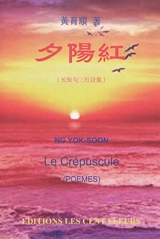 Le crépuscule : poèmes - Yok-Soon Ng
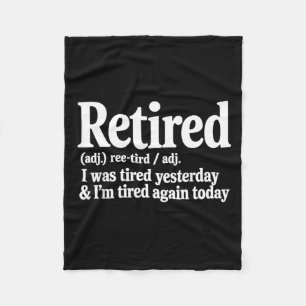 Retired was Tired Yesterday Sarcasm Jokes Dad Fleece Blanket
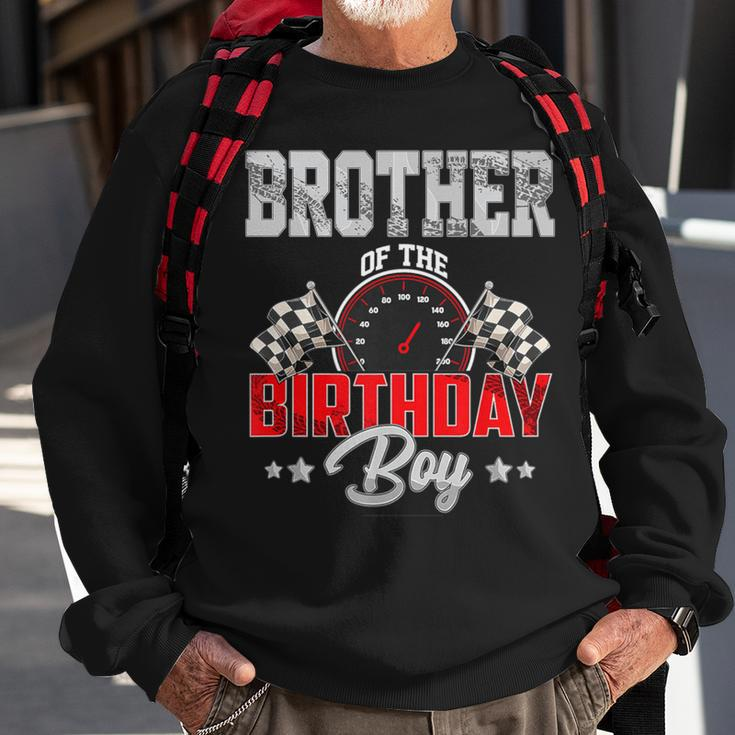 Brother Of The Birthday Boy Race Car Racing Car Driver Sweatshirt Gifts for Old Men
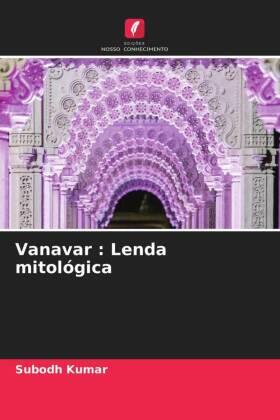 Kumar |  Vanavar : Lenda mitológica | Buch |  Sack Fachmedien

────────────────

**REQUIRED ACTION**
Output the material word for word. Pictures do not go in.

**SOLUTION TO THIS PROBLEM**
 Le crépuscule : poèmes - Yok-Soon Ng
 Retired was Tired Yesterday Sarcasm Jokes Dad Fleece Blanket
 Brother Of The Birthday Boy Race Car Racing Car Driver Sweatshirt Gifts for Old Men
 Kumar |  Vanavar : Lenda mitológica | Buch |  Sack Fachmedien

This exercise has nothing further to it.